Please render the listing from the line with "Between (x=323, y=429)" up to and including the line with "916 millimetres" as a Markdown table with the columns Row and Listing line, skipping blank lines. Number the rows in order and give only those lines.

--

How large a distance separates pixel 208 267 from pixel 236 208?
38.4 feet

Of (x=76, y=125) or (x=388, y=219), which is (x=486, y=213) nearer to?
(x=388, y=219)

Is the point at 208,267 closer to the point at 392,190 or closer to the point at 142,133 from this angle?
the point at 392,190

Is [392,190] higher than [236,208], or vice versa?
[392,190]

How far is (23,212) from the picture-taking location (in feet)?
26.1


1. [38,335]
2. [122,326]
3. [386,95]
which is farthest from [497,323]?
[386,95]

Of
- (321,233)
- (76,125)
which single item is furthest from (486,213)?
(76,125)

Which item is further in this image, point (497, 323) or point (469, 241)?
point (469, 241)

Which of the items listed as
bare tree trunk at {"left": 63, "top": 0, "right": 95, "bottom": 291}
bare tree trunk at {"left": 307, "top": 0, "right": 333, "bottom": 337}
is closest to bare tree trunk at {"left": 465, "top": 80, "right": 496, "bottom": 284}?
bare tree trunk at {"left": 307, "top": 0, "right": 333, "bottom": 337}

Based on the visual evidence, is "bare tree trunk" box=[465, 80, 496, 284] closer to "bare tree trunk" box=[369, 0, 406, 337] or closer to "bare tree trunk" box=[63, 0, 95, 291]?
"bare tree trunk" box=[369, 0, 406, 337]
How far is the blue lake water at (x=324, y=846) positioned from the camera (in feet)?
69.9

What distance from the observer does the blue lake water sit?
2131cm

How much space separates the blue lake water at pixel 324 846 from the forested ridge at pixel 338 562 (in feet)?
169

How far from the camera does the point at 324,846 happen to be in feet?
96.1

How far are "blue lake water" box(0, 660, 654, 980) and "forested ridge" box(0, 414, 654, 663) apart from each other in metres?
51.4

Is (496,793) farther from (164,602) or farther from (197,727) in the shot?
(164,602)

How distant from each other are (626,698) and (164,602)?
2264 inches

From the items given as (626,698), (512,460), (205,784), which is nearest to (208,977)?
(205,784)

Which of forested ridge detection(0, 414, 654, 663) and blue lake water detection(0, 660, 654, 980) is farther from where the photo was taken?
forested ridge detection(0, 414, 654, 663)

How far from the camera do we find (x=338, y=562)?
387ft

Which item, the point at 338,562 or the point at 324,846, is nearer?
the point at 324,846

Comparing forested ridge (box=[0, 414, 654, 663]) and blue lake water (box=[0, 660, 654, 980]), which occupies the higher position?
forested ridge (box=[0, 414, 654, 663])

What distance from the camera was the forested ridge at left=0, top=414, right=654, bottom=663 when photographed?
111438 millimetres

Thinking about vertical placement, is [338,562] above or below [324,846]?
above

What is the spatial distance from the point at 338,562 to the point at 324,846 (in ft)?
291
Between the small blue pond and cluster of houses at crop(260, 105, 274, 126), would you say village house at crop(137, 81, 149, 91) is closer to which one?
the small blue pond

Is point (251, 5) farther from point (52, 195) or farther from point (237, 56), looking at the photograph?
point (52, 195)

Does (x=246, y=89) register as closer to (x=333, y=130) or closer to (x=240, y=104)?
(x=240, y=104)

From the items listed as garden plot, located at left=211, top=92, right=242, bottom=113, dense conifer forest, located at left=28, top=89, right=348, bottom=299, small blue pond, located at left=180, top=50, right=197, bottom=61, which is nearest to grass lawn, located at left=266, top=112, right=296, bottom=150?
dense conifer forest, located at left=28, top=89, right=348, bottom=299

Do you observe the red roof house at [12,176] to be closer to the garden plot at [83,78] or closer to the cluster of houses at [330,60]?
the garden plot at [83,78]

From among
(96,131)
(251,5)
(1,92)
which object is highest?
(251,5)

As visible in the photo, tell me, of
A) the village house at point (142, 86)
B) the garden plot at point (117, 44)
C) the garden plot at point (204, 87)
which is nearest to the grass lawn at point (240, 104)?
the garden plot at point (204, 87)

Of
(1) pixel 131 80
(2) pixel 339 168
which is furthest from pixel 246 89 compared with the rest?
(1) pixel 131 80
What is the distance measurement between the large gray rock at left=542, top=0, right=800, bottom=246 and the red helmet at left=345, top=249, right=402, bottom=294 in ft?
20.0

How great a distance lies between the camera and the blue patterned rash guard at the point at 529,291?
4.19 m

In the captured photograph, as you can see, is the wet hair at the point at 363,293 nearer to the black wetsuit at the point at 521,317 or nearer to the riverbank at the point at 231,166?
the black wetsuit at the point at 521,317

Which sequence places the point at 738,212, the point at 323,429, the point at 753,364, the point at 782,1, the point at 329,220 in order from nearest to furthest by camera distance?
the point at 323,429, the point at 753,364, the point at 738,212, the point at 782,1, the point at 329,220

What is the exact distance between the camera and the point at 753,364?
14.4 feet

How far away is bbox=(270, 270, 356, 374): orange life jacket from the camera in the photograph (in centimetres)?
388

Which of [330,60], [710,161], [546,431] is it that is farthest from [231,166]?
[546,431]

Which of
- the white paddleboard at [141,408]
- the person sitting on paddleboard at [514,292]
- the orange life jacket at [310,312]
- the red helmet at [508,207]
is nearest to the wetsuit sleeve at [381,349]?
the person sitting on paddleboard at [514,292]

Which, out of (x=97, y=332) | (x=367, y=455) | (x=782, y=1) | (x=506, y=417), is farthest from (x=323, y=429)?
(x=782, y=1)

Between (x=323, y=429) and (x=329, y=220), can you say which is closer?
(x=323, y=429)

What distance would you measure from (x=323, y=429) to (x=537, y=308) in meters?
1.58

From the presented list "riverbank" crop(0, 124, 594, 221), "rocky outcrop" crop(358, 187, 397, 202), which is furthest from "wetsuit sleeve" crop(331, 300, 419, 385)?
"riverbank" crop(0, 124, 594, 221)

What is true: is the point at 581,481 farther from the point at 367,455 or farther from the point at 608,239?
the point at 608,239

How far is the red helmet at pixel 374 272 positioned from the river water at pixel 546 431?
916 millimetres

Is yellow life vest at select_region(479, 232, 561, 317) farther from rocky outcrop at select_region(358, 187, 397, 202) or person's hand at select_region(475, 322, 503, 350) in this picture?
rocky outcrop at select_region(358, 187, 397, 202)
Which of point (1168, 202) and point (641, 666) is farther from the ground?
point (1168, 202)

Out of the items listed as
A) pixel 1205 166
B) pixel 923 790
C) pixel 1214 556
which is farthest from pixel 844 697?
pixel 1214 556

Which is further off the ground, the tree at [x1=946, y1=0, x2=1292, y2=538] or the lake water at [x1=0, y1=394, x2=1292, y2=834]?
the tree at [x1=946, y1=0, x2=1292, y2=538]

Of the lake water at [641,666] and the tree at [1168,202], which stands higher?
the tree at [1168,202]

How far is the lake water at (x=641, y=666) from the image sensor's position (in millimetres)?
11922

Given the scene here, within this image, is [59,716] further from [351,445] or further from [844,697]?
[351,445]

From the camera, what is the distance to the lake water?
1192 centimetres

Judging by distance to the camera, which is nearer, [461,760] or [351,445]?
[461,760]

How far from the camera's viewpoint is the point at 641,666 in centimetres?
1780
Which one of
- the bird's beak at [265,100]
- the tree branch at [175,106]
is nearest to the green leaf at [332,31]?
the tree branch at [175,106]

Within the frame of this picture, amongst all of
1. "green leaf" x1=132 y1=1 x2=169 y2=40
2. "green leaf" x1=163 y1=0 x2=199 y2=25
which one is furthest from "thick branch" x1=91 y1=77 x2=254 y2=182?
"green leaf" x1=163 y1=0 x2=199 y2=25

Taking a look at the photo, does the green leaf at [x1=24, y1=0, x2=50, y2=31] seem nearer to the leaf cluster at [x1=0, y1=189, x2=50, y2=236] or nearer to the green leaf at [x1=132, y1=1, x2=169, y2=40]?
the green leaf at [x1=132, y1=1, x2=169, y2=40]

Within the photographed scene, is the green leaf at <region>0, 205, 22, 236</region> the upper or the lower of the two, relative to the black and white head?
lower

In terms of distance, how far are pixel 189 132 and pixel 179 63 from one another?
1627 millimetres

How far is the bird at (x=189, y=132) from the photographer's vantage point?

--

Task solution:
| Row | Listing line |
|---|---|
| 1 | Between (x=323, y=429) and (x=329, y=220), can you say which is closer? |
| 2 | (x=323, y=429) |
| 3 | What distance would you measure from (x=323, y=429) to (x=537, y=308) in meters? |
| 4 | 1.58 |
| 5 | From the presented list "riverbank" crop(0, 124, 594, 221), "rocky outcrop" crop(358, 187, 397, 202), which is furthest from "wetsuit sleeve" crop(331, 300, 419, 385)? |
| 6 | "riverbank" crop(0, 124, 594, 221) |
| 7 | What is true: is the point at 581,481 farther from the point at 367,455 or farther from the point at 608,239? |
| 8 | the point at 608,239 |
| 9 | How far is the red helmet at pixel 374 272 positioned from the river water at pixel 546 431? |
| 10 | 916 millimetres |